Stored entries
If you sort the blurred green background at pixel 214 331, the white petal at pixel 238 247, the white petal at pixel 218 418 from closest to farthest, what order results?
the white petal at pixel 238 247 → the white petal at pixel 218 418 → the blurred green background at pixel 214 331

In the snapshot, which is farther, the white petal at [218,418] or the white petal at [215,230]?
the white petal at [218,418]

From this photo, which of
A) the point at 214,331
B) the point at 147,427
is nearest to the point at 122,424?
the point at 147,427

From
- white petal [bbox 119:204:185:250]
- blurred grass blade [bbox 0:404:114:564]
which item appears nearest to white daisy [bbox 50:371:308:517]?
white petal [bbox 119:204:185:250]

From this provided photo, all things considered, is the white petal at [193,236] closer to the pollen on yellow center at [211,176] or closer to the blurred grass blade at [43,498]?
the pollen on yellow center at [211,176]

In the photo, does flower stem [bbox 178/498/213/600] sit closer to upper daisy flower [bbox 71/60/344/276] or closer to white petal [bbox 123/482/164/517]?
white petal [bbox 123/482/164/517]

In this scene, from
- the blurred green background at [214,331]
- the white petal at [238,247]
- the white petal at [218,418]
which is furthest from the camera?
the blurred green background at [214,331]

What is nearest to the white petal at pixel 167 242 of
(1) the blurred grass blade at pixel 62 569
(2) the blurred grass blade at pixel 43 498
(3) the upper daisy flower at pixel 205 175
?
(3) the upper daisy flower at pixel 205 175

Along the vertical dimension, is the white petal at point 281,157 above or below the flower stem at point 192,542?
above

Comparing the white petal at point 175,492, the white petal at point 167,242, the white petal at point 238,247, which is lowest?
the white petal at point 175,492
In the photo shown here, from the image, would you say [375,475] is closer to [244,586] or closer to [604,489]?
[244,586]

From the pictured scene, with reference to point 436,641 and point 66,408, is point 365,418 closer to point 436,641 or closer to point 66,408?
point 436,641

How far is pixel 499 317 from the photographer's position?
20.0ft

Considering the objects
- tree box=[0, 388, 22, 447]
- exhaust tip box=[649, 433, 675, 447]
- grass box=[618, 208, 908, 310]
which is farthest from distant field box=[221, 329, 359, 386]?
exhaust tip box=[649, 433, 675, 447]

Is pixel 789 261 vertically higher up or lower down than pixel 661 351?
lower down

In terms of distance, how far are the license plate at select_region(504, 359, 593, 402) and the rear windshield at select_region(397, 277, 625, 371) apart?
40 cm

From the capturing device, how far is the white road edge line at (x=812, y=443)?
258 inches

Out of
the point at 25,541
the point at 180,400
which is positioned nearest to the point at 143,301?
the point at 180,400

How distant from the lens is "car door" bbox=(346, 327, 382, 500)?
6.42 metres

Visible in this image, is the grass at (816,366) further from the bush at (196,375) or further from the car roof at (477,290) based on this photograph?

Request: Transcribe the entire listing above precisely.

Written solution:
If you sort the blurred green background at pixel 214 331, the white petal at pixel 238 247, the white petal at pixel 218 418 from closest to farthest, what order results?
the white petal at pixel 238 247 → the white petal at pixel 218 418 → the blurred green background at pixel 214 331

In the snapshot, which is farther, the white petal at [218,418] or the white petal at [215,230]?
the white petal at [218,418]

From this photo, which of
A) the point at 214,331
B) the point at 147,427
is nearest to the point at 122,424?
the point at 147,427

From
- white petal [bbox 119:204:185:250]
- blurred grass blade [bbox 0:404:114:564]
which item appears nearest to white daisy [bbox 50:371:308:517]?
white petal [bbox 119:204:185:250]

From this provided photo, all things considered, is the white petal at [193,236] closer to the pollen on yellow center at [211,176] or closer to the blurred grass blade at [43,498]?
the pollen on yellow center at [211,176]

In the photo, does flower stem [bbox 178/498/213/600] sit closer to upper daisy flower [bbox 71/60/344/276] or closer to white petal [bbox 123/482/164/517]?
white petal [bbox 123/482/164/517]

In this scene, from
- the blurred green background at [214,331]
- the white petal at [238,247]
- the white petal at [218,418]
which is furthest from the camera?
the blurred green background at [214,331]

What is nearest to the white petal at pixel 167 242 of
(1) the blurred grass blade at pixel 62 569
(2) the blurred grass blade at pixel 43 498
(3) the upper daisy flower at pixel 205 175
?
(3) the upper daisy flower at pixel 205 175

Along the vertical dimension, is the white petal at point 281,157 above or below the flower stem at point 192,542?
above

Comparing the white petal at point 175,492, the white petal at point 167,242, the white petal at point 238,247, which is lowest?
the white petal at point 175,492
In the photo shown here, from the image, would you say [375,475] is closer to [244,586] or closer to [604,489]?
[244,586]

From the pictured scene, with reference to point 436,641 and point 66,408, is point 365,418 closer to point 436,641 or closer to point 66,408?
point 436,641

How far is pixel 499 317 from the photographer's position?
20.0ft

Considering the objects
- tree box=[0, 388, 22, 447]
- exhaust tip box=[649, 433, 675, 447]
- grass box=[618, 208, 908, 310]
which is farthest from distant field box=[221, 329, 359, 386]?
exhaust tip box=[649, 433, 675, 447]

Is pixel 789 261 vertically higher up or lower down than pixel 661 351?
lower down

In terms of distance, how far are the license plate at select_region(504, 359, 593, 402) and the rear windshield at select_region(397, 277, 625, 371) apart?
40 cm

From the capturing device, how far is the white road edge line at (x=812, y=443)?
258 inches

Out of
the point at 25,541
the point at 180,400
which is positioned nearest to the point at 143,301?
the point at 180,400

How distant from the lens is "car door" bbox=(346, 327, 382, 500)?
6.42 metres

Visible in this image, is the grass at (816,366) further from the bush at (196,375) or further from the car roof at (477,290) based on this photograph?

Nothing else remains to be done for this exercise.